Pressure-induced vasodilation (PIV) allows skin blood flow to increase in response to locally applied pressure and may be protective against pressure ulcers. We previously showed that PIV was absent in 1-week diabetic mice exhibiting no neuropathy. Our aim was to determine whether the diabetes-induced PIV alteration could be prevented. Diabetic mice received no treatment or a daily treatment with either sorbinil, alagebrium or alpha-lipoic acid (LPA) for 1 week.
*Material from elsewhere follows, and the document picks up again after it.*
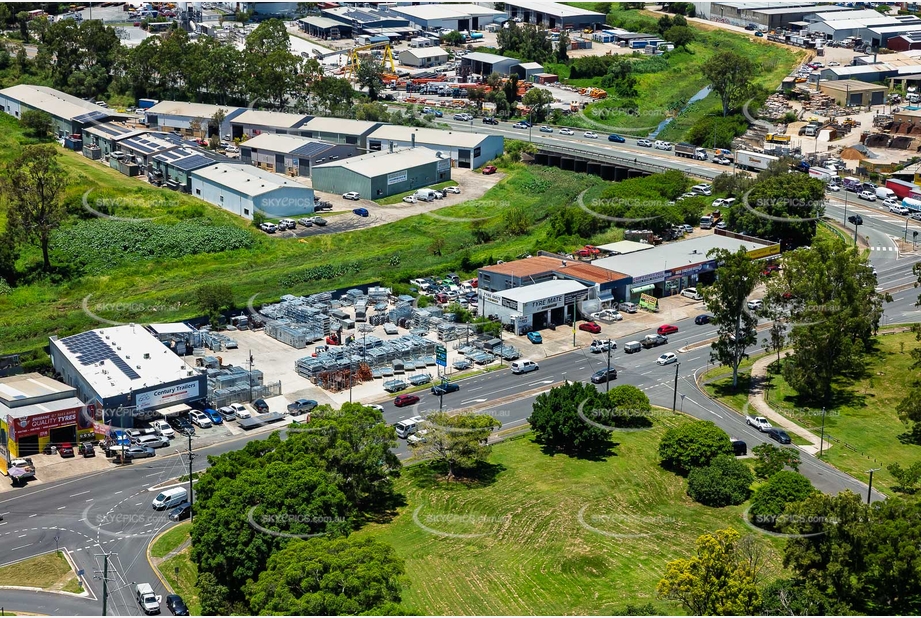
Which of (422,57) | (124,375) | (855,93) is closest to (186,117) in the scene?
(422,57)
Laser Doppler flowmetry was used to evaluate PIV as well as endothelium-dependent vasodilation following iontophoretic delivery of acetylcholine (ACh). The effect of each treatment on oxidative stress was examined by plasma 8-isoprostane assay. LPA was the sole treatment to prevent both PIV and ACh vasodilation alterations, with a significant reduction of oxidative stress in diabetic mice. Both PIV and ACh-vasodilation were abolished in LPA-treated diabetic mice following injection of Nomega-nitro-L-arginine (p<0.05). In contrast, alagebrium and sorbinil prevented neither diabetes-induced PIV abolition nor endothelial alteration. LPA treatment significantly reduced the oxidative stress and was able to preserve endothelial nitric oxide availability in the cutaneous microcirculation and then to preserve the PIV response in diabetic mice. LPA treatment could play a key role in limiting the risk of pressure-induced cutaneous ulcer during diabetes.